Use this path to check that Docker, mounts, checkpoints, reports, and inspect commands work on your machine.

Start From A Template

Templates are the recommended starting point for real projects because they create a local project directory with data/, pipeline.yaml, and a short README.

Goal	Command	Runtime image
Clean and filter raw speech audio	`vkit init my-cleaning --template cleaning`	`slim`
Build ASR training data	`vkit init my-asr --template asr`	`asr`
Analyze speakers and languages	`vkit init my-speakers --template speaker`	`latest`
Prepare TTS training data	`vkit init my-tts --template tts`	`asr`

Typical run:

cd my-asr
cp /path/to/audio/* data/
vkit docker run --tag asr pipeline.yaml --dry-run
vkit docker run --tag asr pipeline.yaml
vkit inspect run work/

Bundled Example Pipelines

These YAML files are available inside the published Docker images under examples/pipelines/. Clone the repository only if you want to inspect or edit the files locally.

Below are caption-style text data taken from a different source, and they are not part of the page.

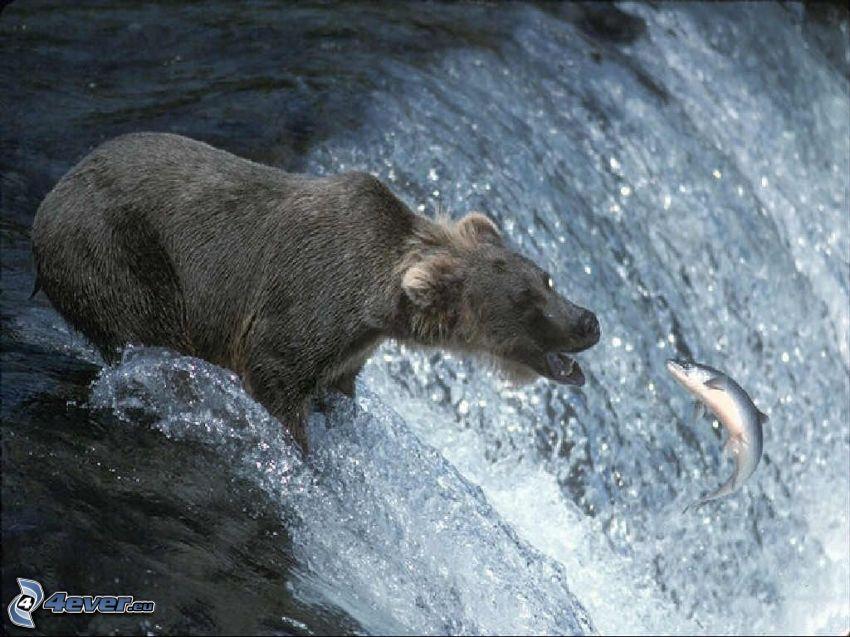 niedźwiedź, ryba, połów, wodospad, łosoś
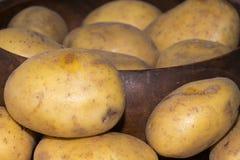 Frische Kartoffel vom Landwirt #7 Stockfotografie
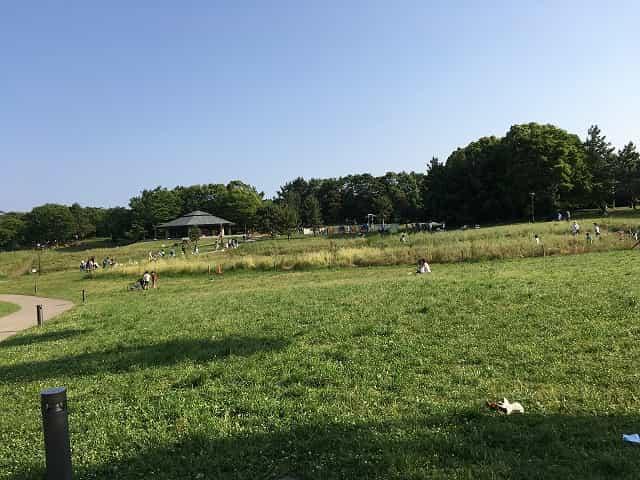 葛西臨海公園 芝生広場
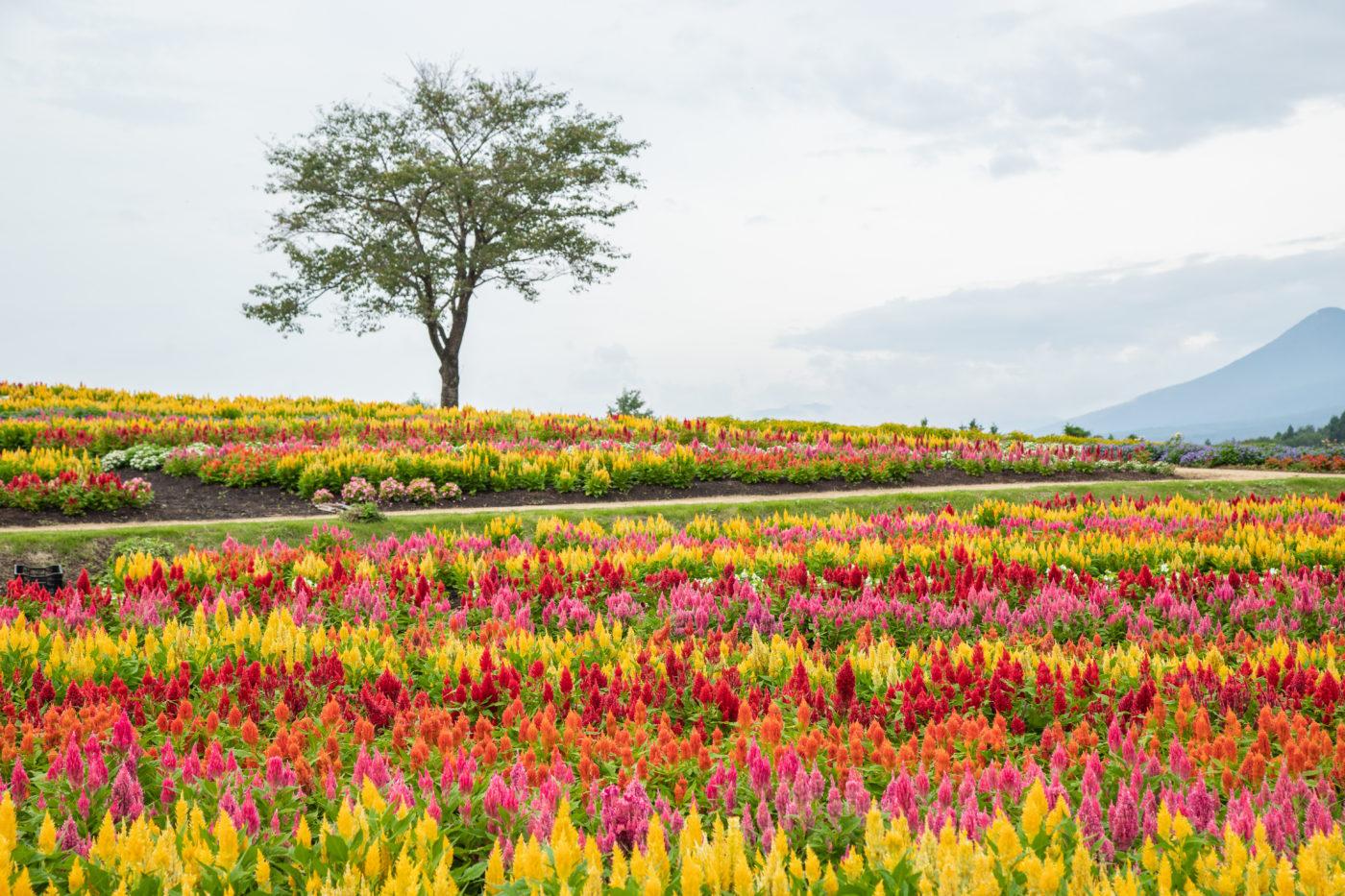 那須フラワーワールドのケイトウの花画像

Pipeline	Use case	Runtime image
`minimal.yaml`	Identity passthrough to check the runner	`slim`
`demo-no-asr.yaml`	Small CPU-friendly demo with bundled audio	`slim`
`demo-full.yaml`	Full demo with VAD, quality metrics, ASR, gender, filtering	`asr`
`dir-resample-pack.yaml`	Directory ingest, resample, normalize, Kaldi export	`slim`
`data-cleaning.yaml`	Quality metrics, dedup, filtering, JSONL export	`slim`
`asr-training-data.yaml`	VAD, augmentation, ASR labeling, HuggingFace export	`asr`
`librispeech-asr.yaml`	Recipe ingest from LibriSpeech, ASR, quality filter	`asr`
`qwen3-asr.yaml`	Qwen3-ASR transcription path	`asr`
`forced-align.yaml`	Word alignment for existing text/audio	`asr`
`speaker-analysis.yaml`	VAD, diarization, speaker/language annotations	`latest`
`speaker-embed.yaml`	Extract speaker embeddings from speech segments	`slim`
`tts-data-prep.yaml`	Clean, segment, transcribe, align, and pack TTS data	`asr`
`tts-synthesis.yaml`	Run a TTS synthesis operator	`tts`
`tts-speaker-filter.yaml`	Filter or inspect data by speaker metadata	`slim`
`speech-enhance.yaml`	Speech enhancement / denoising	`slim`
`augmentation.yaml`	Basic data augmentation flow	`slim`
`noise-augment.yaml`	Add noise augmentation from a noise directory	`slim`
`reverb-augment.yaml`	Add reverberation augmentation	`slim`
`emotion-recognize.yaml`	Emotion annotation	`asr`
`codec-tokenize.yaml`	Audio codec token extraction	`slim`
`fleurs-multilingual.yaml`	Multilingual recipe-style processing	`asr`

Validate before running when you are unsure about paths, arguments, or image choice:

vkit docker run --tag asr examples/pipelines/asr-training-data.yaml --dry-run

To edit these examples or write your own pipeline from scratch, see the Pipeline YAML reference.

Choosing The Right Image

Use the smallest image that contains the operators in your pipeline:

Image	Choose it for
`slim`	CPU-friendly prep, VAD, enhancement, quality checks, codec tokenization, packing
`asr`	ASR, forced alignment, and emotion annotation
`diarize`	Pyannote diarization only
`tts`	TTS engines except Fish-Speech
`fish-speech`	Fish-Speech isolated runtime
`latest`	Mixed pipelines across ASR, diarization, TTS, and Fish-Speech

vkit validate pipeline.yaml prints the recommended pull/run command for your pipeline.

Inspect Outputs

Most examples write checkpoints and reports under ./work; exporters usually write final datasets under ./output.

vkit inspect run work/
vkit inspect cuts work/<run>/<stage>/cuts.jsonl.gz
vkit inspect errors work/

For pack_huggingface, the audio column is embedded in the Arrow dataset. If your training code needs decoded arrays, install torchcodec; for metadata or custom decoding, read with datasets.Audio(decode=False).